Estudos sobre a teoria evolucionista afirmam que nossas preferências de beleza não são inatas, mas aprendidas. Nossas crianças estão sendo ensinadas a atribuir valores como inteligência, bondade e beleza a pessoas de pele clara. E o contrário, a pessoas de pele negra.
O mais sutil, é que fazemos isso de forma inconsciente. Ao comprarmos uma boneca baby alive de pele branca e loira para presentear nossas filhas no aniversário, estamos fomentando essa mentalidade. Ao elogiar a menina branca, de cabelo loiro, e chamá-la de princesa, estamos mostrando nossas “preferências”. Ao consumir roupas, adornos e produtos de beleza representados por modelos caucasianas, de beleza clássica, estamos reforçando nossas escolhas pelo padrão.
Estamos, inconscientemente, elegendo quem será aceito e valorizado, esquecendo-nos, entretanto, de que há uma legião de invisíveis para nós, para a indústria da moda, para infinitas oportunidades profissionais e pessoais e até para os nossos filhos.
Penso, como alguém que lida rotineiramente com preferências de beleza, que é preciso mais do que a indignação para combater essa mentalidade tendenciosa e excludente. Tais preferências pela forma, pelos tons, pelo biotipo, se podem ser aprendidas, certamente pode ser também desaprendidas, ou simplesmente não mais incentivadas por nós mesmos.
Todos nós temos a oportunidade rotineira de fazer escolhas não convencionais. Nós, que consumimos essas mensagens da indústria da beleza, podemos mudar nossas escolhas. Entretanto, a primeira coisa a ser mudada é uma tomada de consciência.
STATUS QUO
As pessoas não precisam aceitar, de forma passiva, o que a sociedade elegeu como belo. Podemos questionar e desafiar o status quo. Porque, assim que o fizermos, ficaremos mais perto de ampliar nossos padrões de beleza. Não só da beleza física, mas de todo tipo de valor associado à beleza, como inteligência, caráter e bondade.

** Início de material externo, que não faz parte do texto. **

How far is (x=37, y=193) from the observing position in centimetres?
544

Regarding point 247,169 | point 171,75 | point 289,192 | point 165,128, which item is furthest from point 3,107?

Fato é que não estamos dando a permissão para nossa cultura e para nós mesmos de sermos valorizados a não ser pelo padrão. Especialmente as mulheres negras precisam romper com a mentalidade que as diminui em todas as idades e em todas as esferas da sociedade. O cabelo delas pode ser considerado lindo. O tom de pele delas pode ser considerado lindo. Mas, para isso, é preciso se libertar de padrões de imagem e conceitos, porque, por séculos, as mulheres negras foram levadas a crer que o cabelo liso e loiro é o cabelo mais bonito e que quem possui tais características é mais valorizada sob diversos aspectos.
Para romper com o padrão, é preciso se amar, antes de tudo, e começar a desconstruir as ideias irreais da beleza padrão. É importante que as pessoas saibam que a beleza delas é válida; que a beleza individual deve ser suficiente. E que essa suficiência alcançada não deve implicar nenhum tipo de sofrimento, devendo, sim, ser uma oportunidade de se bastar e de compreender, de forma disruptiva, a diversidade da beleza.